Rewrite the entries from the line containing "Zdjęcie nr 264" through the line containing "Pumpkin King Halloween", inclusive, with "Infant" changed to "Baby" and nothing else altered.

Available data —
⟨
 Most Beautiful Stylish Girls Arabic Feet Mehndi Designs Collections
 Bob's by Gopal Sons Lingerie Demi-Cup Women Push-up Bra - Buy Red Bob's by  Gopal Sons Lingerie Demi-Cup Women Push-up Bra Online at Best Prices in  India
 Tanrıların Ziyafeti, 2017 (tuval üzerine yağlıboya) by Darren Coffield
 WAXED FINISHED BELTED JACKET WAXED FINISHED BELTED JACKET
⟩
⟨
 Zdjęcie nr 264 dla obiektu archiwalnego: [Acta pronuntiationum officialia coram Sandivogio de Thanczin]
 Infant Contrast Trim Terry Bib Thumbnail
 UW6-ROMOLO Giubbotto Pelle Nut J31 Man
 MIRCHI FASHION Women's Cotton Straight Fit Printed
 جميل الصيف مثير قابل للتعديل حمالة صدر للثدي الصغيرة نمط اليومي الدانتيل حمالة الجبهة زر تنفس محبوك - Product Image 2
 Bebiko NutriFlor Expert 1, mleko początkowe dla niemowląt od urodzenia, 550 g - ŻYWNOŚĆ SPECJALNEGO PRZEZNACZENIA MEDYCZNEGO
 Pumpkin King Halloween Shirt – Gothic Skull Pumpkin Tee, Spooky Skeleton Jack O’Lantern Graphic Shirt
⟩
Result —
 Zdjęcie nr 264 dla obiektu archiwalnego: [Acta pronuntiationum officialia coram Sandivogio de Thanczin]
 Baby Contrast Trim Terry Bib Thumbnail
 UW6-ROMOLO Giubbotto Pelle Nut J31 Man
 MIRCHI FASHION Women's Cotton Straight Fit Printed
 جميل الصيف مثير قابل للتعديل حمالة صدر للثدي الصغيرة نمط اليومي الدانتيل حمالة الجبهة زر تنفس محبوك - Product Image 2
 Bebiko NutriFlor Expert 1, mleko początkowe dla niemowląt od urodzenia, 550 g - ŻYWNOŚĆ SPECJALNEGO PRZEZNACZENIA MEDYCZNEGO
 Pumpkin King Halloween Shirt – Gothic Skull Pumpkin Tee, Spooky Skeleton Jack O’Lantern Graphic Shirt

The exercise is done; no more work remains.